WORK INSTRUCTIONS :: An exact restatement of every record is required.
START TASK MATERIAL
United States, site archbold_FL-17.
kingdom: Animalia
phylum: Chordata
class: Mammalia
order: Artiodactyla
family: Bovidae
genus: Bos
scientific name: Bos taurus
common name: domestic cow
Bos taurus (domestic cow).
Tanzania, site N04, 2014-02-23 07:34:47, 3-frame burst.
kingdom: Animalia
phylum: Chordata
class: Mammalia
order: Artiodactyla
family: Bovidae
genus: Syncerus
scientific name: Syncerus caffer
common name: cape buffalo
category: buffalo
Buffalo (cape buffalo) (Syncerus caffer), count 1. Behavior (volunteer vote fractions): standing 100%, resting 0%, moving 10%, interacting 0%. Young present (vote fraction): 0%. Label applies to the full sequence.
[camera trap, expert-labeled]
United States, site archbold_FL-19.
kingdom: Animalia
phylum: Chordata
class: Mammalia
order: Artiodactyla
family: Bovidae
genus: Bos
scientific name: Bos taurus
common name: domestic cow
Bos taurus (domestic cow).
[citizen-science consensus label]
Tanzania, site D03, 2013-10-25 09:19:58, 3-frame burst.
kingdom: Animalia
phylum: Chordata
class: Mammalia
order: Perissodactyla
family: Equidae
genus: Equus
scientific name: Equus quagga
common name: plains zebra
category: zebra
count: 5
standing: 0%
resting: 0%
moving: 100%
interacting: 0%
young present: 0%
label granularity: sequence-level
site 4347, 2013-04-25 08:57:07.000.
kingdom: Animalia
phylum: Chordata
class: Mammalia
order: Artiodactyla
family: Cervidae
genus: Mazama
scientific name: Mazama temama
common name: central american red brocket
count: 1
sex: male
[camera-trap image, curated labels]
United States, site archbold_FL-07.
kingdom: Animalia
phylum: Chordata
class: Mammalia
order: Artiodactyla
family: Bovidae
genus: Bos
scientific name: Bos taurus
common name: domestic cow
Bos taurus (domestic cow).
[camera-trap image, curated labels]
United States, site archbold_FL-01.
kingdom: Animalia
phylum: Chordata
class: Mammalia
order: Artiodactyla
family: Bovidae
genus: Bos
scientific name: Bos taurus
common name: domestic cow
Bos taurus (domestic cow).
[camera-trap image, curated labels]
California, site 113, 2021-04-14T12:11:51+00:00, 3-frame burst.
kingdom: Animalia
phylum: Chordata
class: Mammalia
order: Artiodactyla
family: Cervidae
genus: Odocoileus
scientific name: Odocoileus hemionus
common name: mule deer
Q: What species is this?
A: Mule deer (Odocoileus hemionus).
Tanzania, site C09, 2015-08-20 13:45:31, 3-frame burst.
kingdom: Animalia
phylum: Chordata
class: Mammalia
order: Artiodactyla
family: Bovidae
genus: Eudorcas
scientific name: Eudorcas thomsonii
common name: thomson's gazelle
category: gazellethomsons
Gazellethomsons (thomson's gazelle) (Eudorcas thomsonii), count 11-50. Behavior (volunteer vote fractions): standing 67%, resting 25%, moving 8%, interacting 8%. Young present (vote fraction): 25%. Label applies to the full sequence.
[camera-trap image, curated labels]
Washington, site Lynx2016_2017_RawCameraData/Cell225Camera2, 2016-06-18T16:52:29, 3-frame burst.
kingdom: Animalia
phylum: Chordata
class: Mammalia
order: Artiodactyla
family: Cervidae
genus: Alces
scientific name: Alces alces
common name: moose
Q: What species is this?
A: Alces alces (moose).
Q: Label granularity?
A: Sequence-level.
END TASK MATERIAL
RESPONSE AREA ::
United States, site archbold_FL-17.
kingdom: Animalia
phylum: Chordata
class: Mammalia
order: Artiodactyla
family: Bovidae
genus: Bos
scientific name: Bos taurus
common name: domestic cow
Bos taurus (domestic cow).
Tanzania, site N04, 2014-02-23 07:34:47, 3-frame burst.
kingdom: Animalia
phylum: Chordata
class: Mammalia
order: Artiodactyla
family: Bovidae
genus: Syncerus
scientific name: Syncerus caffer
common name: cape buffalo
category: buffalo
Buffalo (cape buffalo) (Syncerus caffer), count 1. Behavior (volunteer vote fractions): standing 100%, resting 0%, moving 10%, interacting 0%. Young present (vote fraction): 0%. Label applies to the full sequence.
[camera trap, expert-labeled]
United States, site archbold_FL-19.
kingdom: Animalia
phylum: Chordata
class: Mammalia
order: Artiodactyla
family: Bovidae
genus: Bos
scientific name: Bos taurus
common name: domestic cow
Bos taurus (domestic cow).
[citizen-science consensus label]
Tanzania, site D03, 2013-10-25 09:19:58, 3-frame burst.
kingdom: Animalia
phylum: Chordata
class: Mammalia
order: Perissodactyla
family: Equidae
genus: Equus
scientific name: Equus quagga
common name: plains zebra
category: zebra
count: 5
standing: 0%
resting: 0%
moving: 100%
interacting: 0%
young present: 0%
label granularity: sequence-level
site 4347, 2013-04-25 08:57:07.000.
kingdom: Animalia
phylum: Chordata
class: Mammalia
order: Artiodactyla
family: Cervidae
genus: Mazama
scientific name: Mazama temama
common name: central american red brocket
count: 1
sex: male
[camera-trap image, curated labels]
United States, site archbold_FL-07.
kingdom: Animalia
phylum: Chordata
class: Mammalia
order: Artiodactyla
family: Bovidae
genus: Bos
scientific name: Bos taurus
common name: domestic cow
Bos taurus (domestic cow).
[camera-trap image, curated labels]
United States, site archbold_FL-01.
kingdom: Animalia
phylum: Chordata
class: Mammalia
order: Artiodactyla
family: Bovidae
genus: Bos
scientific name: Bos taurus
common name: domestic cow
Bos taurus (domestic cow).
[camera-trap image, curated labels]
California, site 113, 2021-04-14T12:11:51+00:00, 3-frame burst.
kingdom: Animalia
phylum: Chordata
class: Mammalia
order: Artiodactyla
family: Cervidae
genus: Odocoileus
scientific name: Odocoileus hemionus
common name: mule deer
Q: What species is this?
A: Mule deer (Odocoileus hemionus).
Tanzania, site C09, 2015-08-20 13:45:31, 3-frame burst.
kingdom: Animalia
phylum: Chordata
class: Mammalia
order: Artiodactyla
family: Bovidae
genus: Eudorcas
scientific name: Eudorcas thomsonii
common name: thomson's gazelle
category: gazellethomsons
Gazellethomsons (thomson's gazelle) (Eudorcas thomsonii), count 11-50. Behavior (volunteer vote fractions): standing 67%, resting 25%, moving 8%, interacting 8%. Young present (vote fraction): 25%. Label applies to the full sequence.
[camera-trap image, curated labels]
Washington, site Lynx2016_2017_RawCameraData/Cell225Camera2, 2016-06-18T16:52:29, 3-frame burst.
kingdom: Animalia
phylum: Chordata
class: Mammalia
order: Artiodactyla
family: Cervidae
genus: Alces
scientific name: Alces alces
common name: moose
Q: What species is this?
A: Alces alces (moose).
Q: Label granularity?
A: Sequence-level.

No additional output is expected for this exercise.